With the weather cool and the air crisp, the cynic in me is alive as I reach for the perfect apple on the highest branch of the tree and I think to myself, It wasn’t an apple. I think Eve ate a pomegranate. Do apples even grow in the Middle East? Couldn’t it have been a fig or an olive?
Not that it matters. Eve did exactly what I would have done. Given enough time, I would have had the juices dripping from my elbows as I devoured that forbidden fruit. I would have eaten with Eve.
“What type of fruit did Eve eat?” is the wrong question.
Instead we must ask: What did the fruit represent? What did Eve believe she would gain?
Eve desired more.
We understand this so well as American’s living in the 21st century. We are surrounded by the mantra of ‘just a little more’. We give each other permission to pursue ‘more’. We marvel and awe at one another’s ‘more’. We walk store to store in search of ‘more’. We save and work so we can have ‘more’.
At least this is how it has been. I think there is a generation who is exhausted by the accumulation of more. Because of the generation before us, education has become a natural part of our transition to adulthood. As we are educated, we long to see some of these other cultures about which we learn. Passport pictures are taken, returned by immigration, and retaken. Plane tickets are purchased. Backpacks are loaded. The date of the ticket arrives and we swoon with wanderlust—ready to go where our feet take us. Ready for acculturation and sophistication to recode our DNA at the same time soles touch foreign soil.

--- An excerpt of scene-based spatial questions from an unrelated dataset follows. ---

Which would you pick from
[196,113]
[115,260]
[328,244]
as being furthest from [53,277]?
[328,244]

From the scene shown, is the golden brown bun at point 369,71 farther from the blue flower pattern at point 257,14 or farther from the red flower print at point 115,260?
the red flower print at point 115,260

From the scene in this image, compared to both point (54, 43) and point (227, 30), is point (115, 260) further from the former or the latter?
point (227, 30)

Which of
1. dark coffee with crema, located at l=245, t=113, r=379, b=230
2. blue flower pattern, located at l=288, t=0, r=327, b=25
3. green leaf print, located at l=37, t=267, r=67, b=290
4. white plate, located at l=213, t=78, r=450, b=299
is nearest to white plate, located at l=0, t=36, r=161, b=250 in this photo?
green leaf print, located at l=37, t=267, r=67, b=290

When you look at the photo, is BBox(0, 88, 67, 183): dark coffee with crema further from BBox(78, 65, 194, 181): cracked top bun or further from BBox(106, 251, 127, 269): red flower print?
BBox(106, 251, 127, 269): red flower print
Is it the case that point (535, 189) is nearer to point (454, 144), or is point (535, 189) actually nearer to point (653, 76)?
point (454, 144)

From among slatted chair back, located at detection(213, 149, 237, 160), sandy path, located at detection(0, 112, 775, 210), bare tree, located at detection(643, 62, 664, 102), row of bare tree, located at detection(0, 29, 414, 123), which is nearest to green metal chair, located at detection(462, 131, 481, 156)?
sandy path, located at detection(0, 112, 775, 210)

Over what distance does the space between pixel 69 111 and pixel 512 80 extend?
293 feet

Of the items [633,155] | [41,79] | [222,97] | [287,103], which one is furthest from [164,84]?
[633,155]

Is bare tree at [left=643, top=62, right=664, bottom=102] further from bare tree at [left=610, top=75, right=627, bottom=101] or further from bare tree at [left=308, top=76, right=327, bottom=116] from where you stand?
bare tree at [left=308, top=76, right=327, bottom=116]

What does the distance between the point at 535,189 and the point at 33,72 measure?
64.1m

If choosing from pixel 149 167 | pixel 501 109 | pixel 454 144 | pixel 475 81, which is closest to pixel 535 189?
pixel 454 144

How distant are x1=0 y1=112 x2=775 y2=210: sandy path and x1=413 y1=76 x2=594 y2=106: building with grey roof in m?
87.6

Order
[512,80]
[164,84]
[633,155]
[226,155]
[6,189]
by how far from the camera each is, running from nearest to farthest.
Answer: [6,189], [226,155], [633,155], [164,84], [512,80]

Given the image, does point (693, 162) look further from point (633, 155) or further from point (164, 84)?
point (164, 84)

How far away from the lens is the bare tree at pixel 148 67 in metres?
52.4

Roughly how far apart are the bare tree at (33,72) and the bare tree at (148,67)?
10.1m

We have prepared for this moment. Immunizations. Water purification tablets. Peanut butter bars. Comfortable but trendy shoes. Yet it is our souls which were unprepared. There wasn’t a vaccination available to immune our souls to the faces of poverty. These faces have names. Beautiful names that tease our tongues. They have laughter that carries through their open air homes. These faces of poverty cook meals for us that are beyond their means, piling our plates with the largest portion—not caring that we own side-by-side refrigerators filled with food that will spoil before we turn home. This is how they love—with everything they have even when it is only a little.
There wasn’t a tablet manufactured to purify our souls from tears.
And we cry out to shed the desire for more because we have come face to face with the truth that we already have. so. much.
Our sheds, which hold stuff we don’t really need or are unwilling to sell are larger than the homes of the impoverished. Yet they live in these small quarters, generation among generation, they squeeze and live and love each other.
We begin to doubt that there are really mansion awaiting our arrival in heaven, because we recognize that is such a relative term. And we come home. And we are different. We are slightly more like the heart of Jesus because we are starting to understand that our piles of treasure are rotting and rusting our souls.
We no longer want more. We want less so that we can experience more.
I believe that God is creating this movement within our generation. He is infusing our minds, hearts, and souls with an awareness—His awareness—that the pursuit of more is the murder of our souls; but we are experiencing this movement while steeped in a culture that sells us the desire for more .
What are we to do?
We find those who are pursuing the giving of more and we watch and model our heart after theirs. When the world comes to play the game of tug-o-war, we yank a little harder and recognize that God’s on our team. We decide to fight against the desire for more, even when we lose a battle. Because let’s face it: More is never enough.